## CONJUNTO DE TAREFAS:
A. Responda, com base no texto sobre Bernanos e os bombardeios, às perguntas abaixo:
(i) Em que obra Bernanos faz a reflexão citada?
(ii) Segundo o texto, o que mata muito mais do que matar a sangue frio?
(iii) Que explicação para a segunda bomba atômica o texto diz ter sido ouvida?
B. Retome o texto sobre Bernanos e o bombardeio atômico a partir do ponto em que ele para.

Lembra-me a reflexão de Bernanos em A França contra os robôs
durante a II Guerra: "O que me faz desesperar do futuro é justamente o
fato de que o esquartejamento, o esfolamento, a dilaceração de milhares
de inocentes seja uma tarefa que um gentleman possa levar a
efeito sem sujar os punhos da camisa, e nem mesmo a imaginação. Se o
companheiro de Pizarro estripasse uma única mulher grávida, mesmo sendo
ela uma índia, é provável que ela viesse a reaparecer desagradavelmente
em sonhos. Já o gentleman não viu nada, não ouviu nada, não tocou em nada — foi a máquina que fez tudo; a consciência do gentleman
está em ordem, sua memória apenas se enriqueceu com algumas lembranças
esportivas, com as quais ele deleitará, na hora de dormir, 'a mulher da
sua vida', ou aquela com quem ele engana 'a mulher da sua vida'."
Se acreditarmos que bárbaros ensopados de sangue são a pior coisa do mundo, então os campos de Auschwitz ficam para trás
Durante
a II Guerra, Bernanos não tinha como saber dos campos de extermínio
nazistas; mas, pela sua experiência na I Guerra, já sabia de como era
diferente matar a sangue frio e bombardear. Bombardeio mata muito mais;
ainda assim, o burguês tão criticado em seus livros acha muito
civilizado atirar bomba na cabeça dos outros, sem saber direito quem
está matando.
E se o Holocausto foi o exemplo
escolhido para marcar a catástrofe humanitária da II Guerra (sem dúvida
muito mais traumático porque foi uma catástrofe europeia intestina), os
acontecimentos do Japão não ficam atrás. No entanto, se a mera negação
do Holocausto é crime em muitos países ocidentais, a justificação
do bombardeio atômico de Hiroxima e Nagasáqui é encontradiça por todo o
Ocidente.
Vá lá que aceitássemos que o Japão Imperial não seria detido
sem uma medida drástica e criminosa: o que explica uma segunda
bomba? (Para não dizer que não encontrei nenhuma explicação para a
segunda bomba, ouvi uma tão plausível quanto infame: experimento
científico. As duas bombas eram de tecnologias diferentes.)

## DADOS FORNECIDOS:
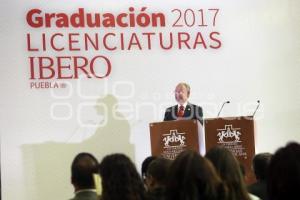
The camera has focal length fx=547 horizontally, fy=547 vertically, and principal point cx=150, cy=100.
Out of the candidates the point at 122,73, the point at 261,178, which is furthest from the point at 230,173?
the point at 122,73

## RESPOSTAS POR TAREFA:
A.
(i) Em A França contra os robôs.
(ii) O bombardeio.
(iii) A de que teria sido um experimento científico, já que as duas bombas eram de tecnologias diferentes.

B.
Não há imagens sangrentas; as fotos dos cogumelos atômicos não embrulham o estômago de ninguém e são exibidas por aí.
Os gentlemen que soltaram Little Boy e Fat Man puderam voltar limpos para casa, cheios de histórias aeronáuticas para contar.
Volto
a Bernanos: "admito que esse ditado: 'Existem coisas que não se fazem',
embora aparentemente inspirado pela Moral, tenha um significado muito
menos respeitável: este, por exemplo — 'Existem abominações que não me
sinto capaz de fazer.' Mas não se apressem em tirar conclusões
tranquilizadoras demais. Os bandos de soldados da Guerra dos Cem Anos
ou, pior, os companheiros de Pizarro, eram seguramente bestas-feras.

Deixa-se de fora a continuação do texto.